Jumlah besar itu tentunya mempunyai komposisi dari Prancis dan negara-negara yang diduduki Prancis. Ketika tentara besar Napoleon itu akhirnya berhasil menjejakkan kaki di Rusia, mereka langsung disambut perlawanan oleh Rusia di Smolensk yang dimenangkan oleh Prancis. Kemenangan itu semakin menabalkan Prancis untuk bisa menaklukkan Rusia dalam waktu cepat. 

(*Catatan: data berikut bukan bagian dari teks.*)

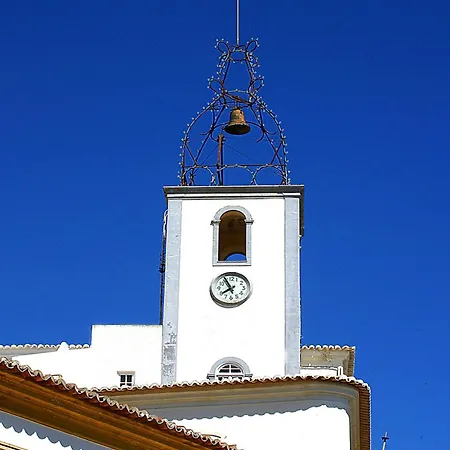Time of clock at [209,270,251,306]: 7:55
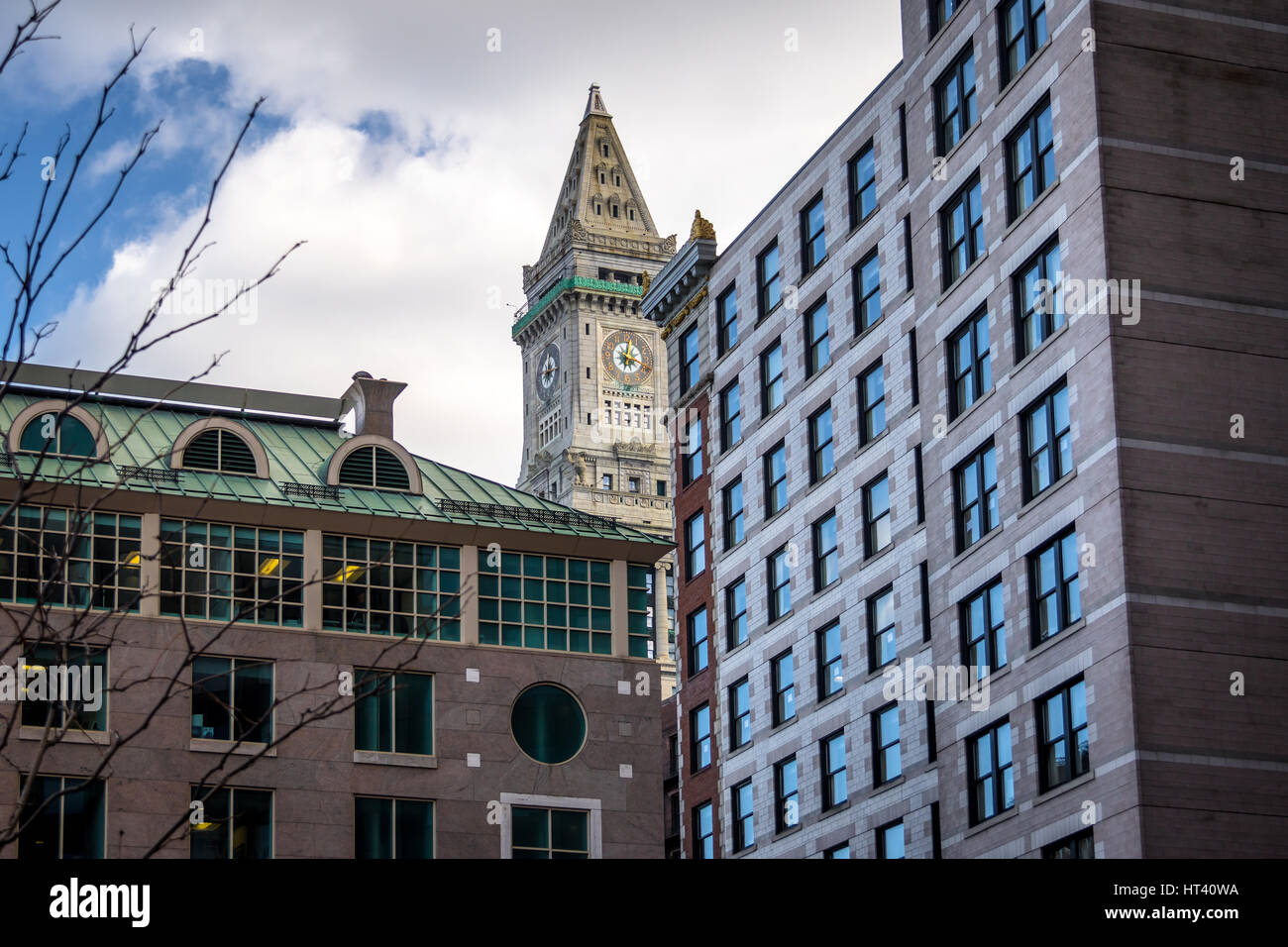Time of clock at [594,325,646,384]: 4:02
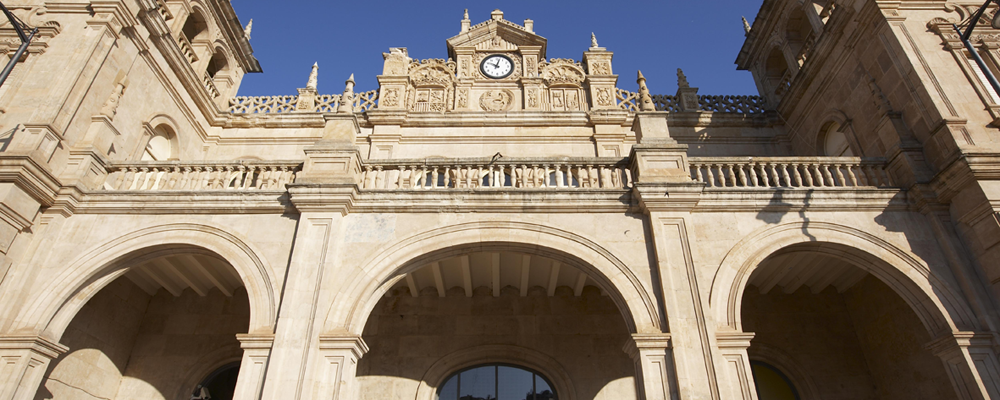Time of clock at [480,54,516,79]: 10:02
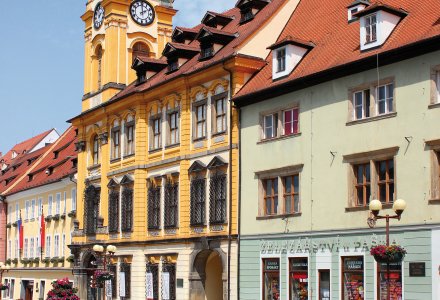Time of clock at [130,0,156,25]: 1:59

Setelah pertempuran di Smolenks yang berakhir dengan taktik bumi hangus dari Rusia, Grande Armeé melanjutkan perjalanan ke pusat pemerintahan Rusia di Moskow. Di sinilah Prancis kembali menghadapi pertempuran di Borodino yang kembali dimenangkan Prancis. Tetapi lagi-lagi kemenangan yang sulit dicapai ditandai dengan mundurnya tentara Rusia. Hal ini kemudian membuat Napoleon memerintahkan pasukannya segera menuju Moskow.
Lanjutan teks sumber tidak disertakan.